● **TASKS TO CARRY OUT**
[1] In the passage about Balian of Ibelin, how many men from Salah-ad-Din's personal guard went to Jerusalem to escort Maria Comnena and her children?
[2] Continue the passage about Balian of Ibelin from its last sentence.

● **TEXT BLOCK**
%%

The arrival of a respected and experienced battle-commander in the militarily leaderless city sparked popular jubilation — until the people learned of Ibelin’s intention to rescue his family and withdraw. They then begged Ibelin to remain and take command of the city’s defenses and resistance. The Patriarch graciously absolved Ibelin of his oath to Salah-ad-Din, and Ibelin decided it was his duty to remain.
Did he decide alone? That is hardly conceivable. He had been married to Maria Comnena for almost 10 years at this point in time, but she remained his social superior by many orders of magnitude. They had been equally impoverished by the loss of Nablus no less than Ibelin, but the habits of ten years are not washed away in an afternoon. Balian would not have been in the habit of dictating to his wealthier, better connected and higher-born wife, and at this critical moment he would not have abruptly changed his behavior or tried to do so. Maria Comnena must have shared his decision and very likely contributed to it — without knowing that Salah-ad-Din had another surprise for both of them.
When Ibelin sent word to the Sultan that he was compelled by the appeals of his countrymen to remain in Jerusalem, Salah-ad-Din was not angry or offended. On the contrary, respecting Ibelin’s decision, he sent fifty of his own personal guard to Jerusalem to escort Maria Comnena and her children to safety. Why? The romantic answer is that he was chivalrous and respected Ibelin. The more realistic answer is that Maria Comnena was first cousin of the Byzantine Emperor and Salah-ad-Din had signed a truce with the Byzantines; he had no desire to muddy the waters by having a Byzantine Princess caught in a city he had vowed to take by storm. The risks of something happening to her and a diplomatic incident resulting were simply too high.
Maria must have been relieved for the sake of her children to get that escort to safety. She was probably equally distressed to have to leave her husband behind to almost certain death. She could not have known as she rode out of Jerusalem sometime in early September 1187 that Balian would pull off yet another miracle: the ransom of tens of thousands of Christian lives even after the walls had been breached.

%%

● **Collected data entries**
%%

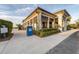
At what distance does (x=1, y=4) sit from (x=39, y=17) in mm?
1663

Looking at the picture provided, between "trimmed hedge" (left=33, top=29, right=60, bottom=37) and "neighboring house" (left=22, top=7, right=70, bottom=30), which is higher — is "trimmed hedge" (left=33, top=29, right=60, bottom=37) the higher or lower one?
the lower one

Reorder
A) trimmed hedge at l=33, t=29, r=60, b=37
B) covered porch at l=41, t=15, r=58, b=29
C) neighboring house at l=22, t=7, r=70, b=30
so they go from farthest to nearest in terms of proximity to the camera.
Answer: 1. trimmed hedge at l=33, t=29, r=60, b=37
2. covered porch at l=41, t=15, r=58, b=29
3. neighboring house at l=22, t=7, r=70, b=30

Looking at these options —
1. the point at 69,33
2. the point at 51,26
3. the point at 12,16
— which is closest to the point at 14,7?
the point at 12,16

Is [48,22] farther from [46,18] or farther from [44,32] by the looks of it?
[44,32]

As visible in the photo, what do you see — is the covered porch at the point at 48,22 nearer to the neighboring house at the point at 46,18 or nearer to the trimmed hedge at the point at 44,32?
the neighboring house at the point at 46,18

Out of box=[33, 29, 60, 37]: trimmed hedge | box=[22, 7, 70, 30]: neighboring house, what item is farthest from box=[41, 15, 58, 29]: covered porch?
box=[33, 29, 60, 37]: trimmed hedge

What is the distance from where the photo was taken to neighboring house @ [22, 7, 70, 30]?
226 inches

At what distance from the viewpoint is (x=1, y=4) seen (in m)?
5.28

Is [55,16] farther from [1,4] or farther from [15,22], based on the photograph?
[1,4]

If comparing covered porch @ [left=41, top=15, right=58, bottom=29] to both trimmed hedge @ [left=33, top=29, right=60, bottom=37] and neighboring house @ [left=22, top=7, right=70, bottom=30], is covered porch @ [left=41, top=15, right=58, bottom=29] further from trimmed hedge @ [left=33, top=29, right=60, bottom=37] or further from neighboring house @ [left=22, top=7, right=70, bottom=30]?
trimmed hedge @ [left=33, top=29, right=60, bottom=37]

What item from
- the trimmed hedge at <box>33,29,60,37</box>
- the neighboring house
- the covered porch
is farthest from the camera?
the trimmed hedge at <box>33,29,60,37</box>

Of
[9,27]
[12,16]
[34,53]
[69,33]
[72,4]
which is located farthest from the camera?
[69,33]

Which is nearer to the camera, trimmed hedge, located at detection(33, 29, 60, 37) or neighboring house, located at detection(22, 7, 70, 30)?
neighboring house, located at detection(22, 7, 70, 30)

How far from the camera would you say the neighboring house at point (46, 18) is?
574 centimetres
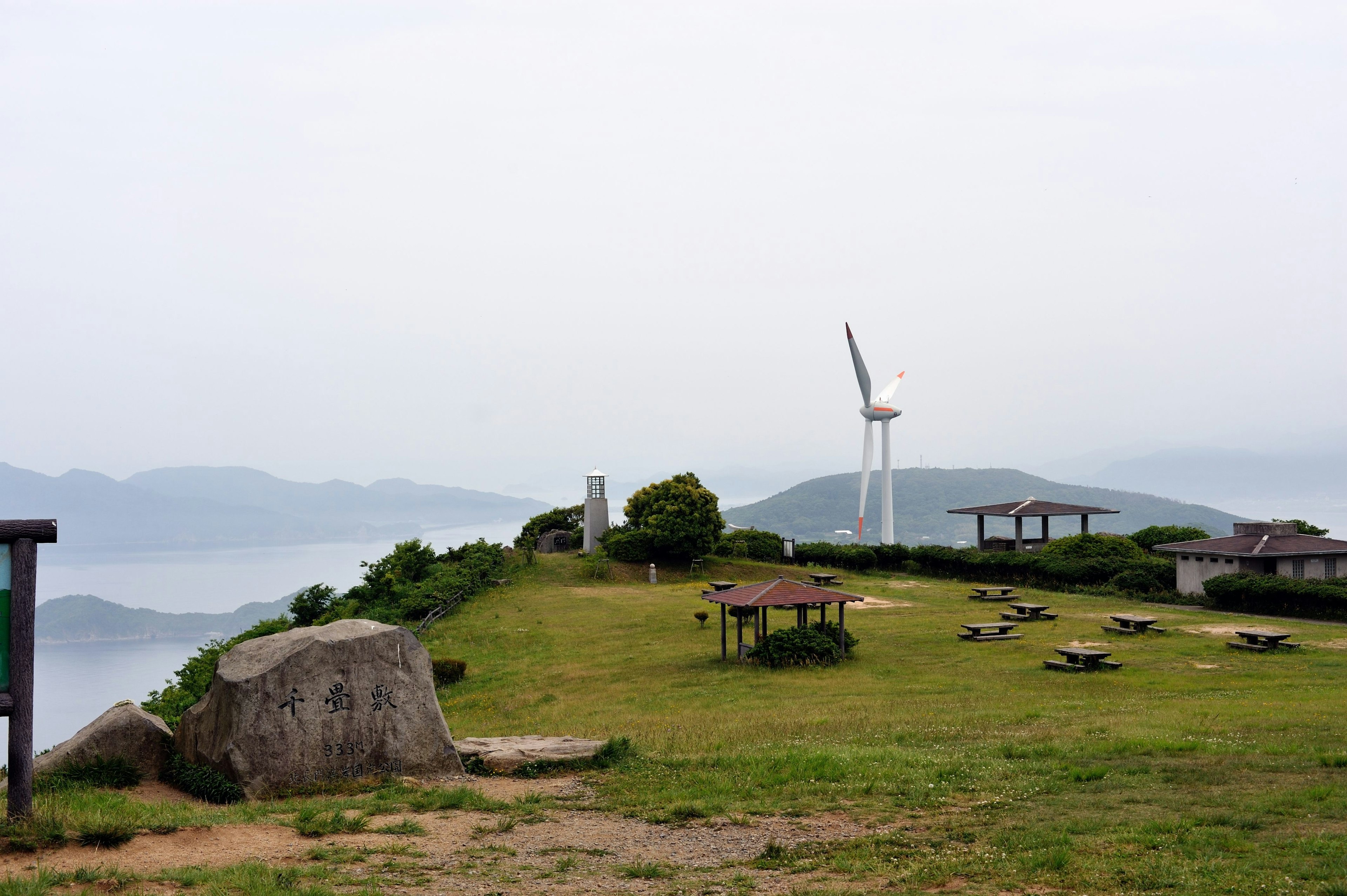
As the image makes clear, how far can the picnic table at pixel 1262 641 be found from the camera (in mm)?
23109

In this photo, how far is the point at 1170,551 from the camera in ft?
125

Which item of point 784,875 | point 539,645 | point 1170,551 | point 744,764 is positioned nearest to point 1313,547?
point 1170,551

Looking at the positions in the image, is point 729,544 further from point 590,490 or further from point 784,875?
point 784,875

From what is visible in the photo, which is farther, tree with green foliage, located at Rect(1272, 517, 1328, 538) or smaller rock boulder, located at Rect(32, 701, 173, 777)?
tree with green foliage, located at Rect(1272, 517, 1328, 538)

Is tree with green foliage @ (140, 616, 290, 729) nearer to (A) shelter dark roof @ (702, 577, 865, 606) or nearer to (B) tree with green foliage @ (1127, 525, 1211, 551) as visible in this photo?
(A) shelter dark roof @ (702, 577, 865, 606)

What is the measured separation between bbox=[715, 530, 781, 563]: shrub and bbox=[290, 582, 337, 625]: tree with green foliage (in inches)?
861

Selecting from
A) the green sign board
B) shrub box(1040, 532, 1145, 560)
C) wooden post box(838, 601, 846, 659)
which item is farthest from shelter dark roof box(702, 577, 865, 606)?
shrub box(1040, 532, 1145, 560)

%%

● **ANSWERS FOR THE EXERCISE**
[1] Fifty.

[2]
After the fall of Jerusalem, Maria and Balian were reunited, but they now had no income and were nobody in a kingdom that no longer existed. It is unclear how they survived, but it is notable that at this moment when the Kingdom of Jerusalem had been reduced to the city of Tyre and that was a city under siege and frequent attack, Maria did not choose to return “home.” To be sure, her great-uncle was dead and the new Emperor was a tyrant hostile to the Latin west, but she was a Byzantine Princess, a Comnena, and she had many powerful relatives in the Eastern Empire. That she remained in the pitiable remnants of the crusader states was a tribute to her loyalty to her second husband and her daughter.
Balian, probably with considerable misgivings and inner revulsion, joined the army that Guy de Lusignan raised after his release in 1188 and took part in the Christian siege of Muslim Acre. Many women were in the Christian camp, including Queen Sibylla and her two daughters by Guy. Whether Maria Comnena and her children were there went unrecorded. Very likely, she was not. We know only that in 1190 she was in Tyre.
In 1190, Sibylla of Jerusalem and both her daughters died of fever in the Christian camp outside of Acre. With her death, Guy de Lusignan’s right to the throne of Jerusalem was extinguished. To be sure, he had been anointed king, but without the consent of the High Court of Jerusalem, and in Ibelin’s eyes that made him a usurper, tolerated only so long as the rightful heir to Jerusalem, his wife, reigned jointly with him. With her death, everything changed for Ibelin.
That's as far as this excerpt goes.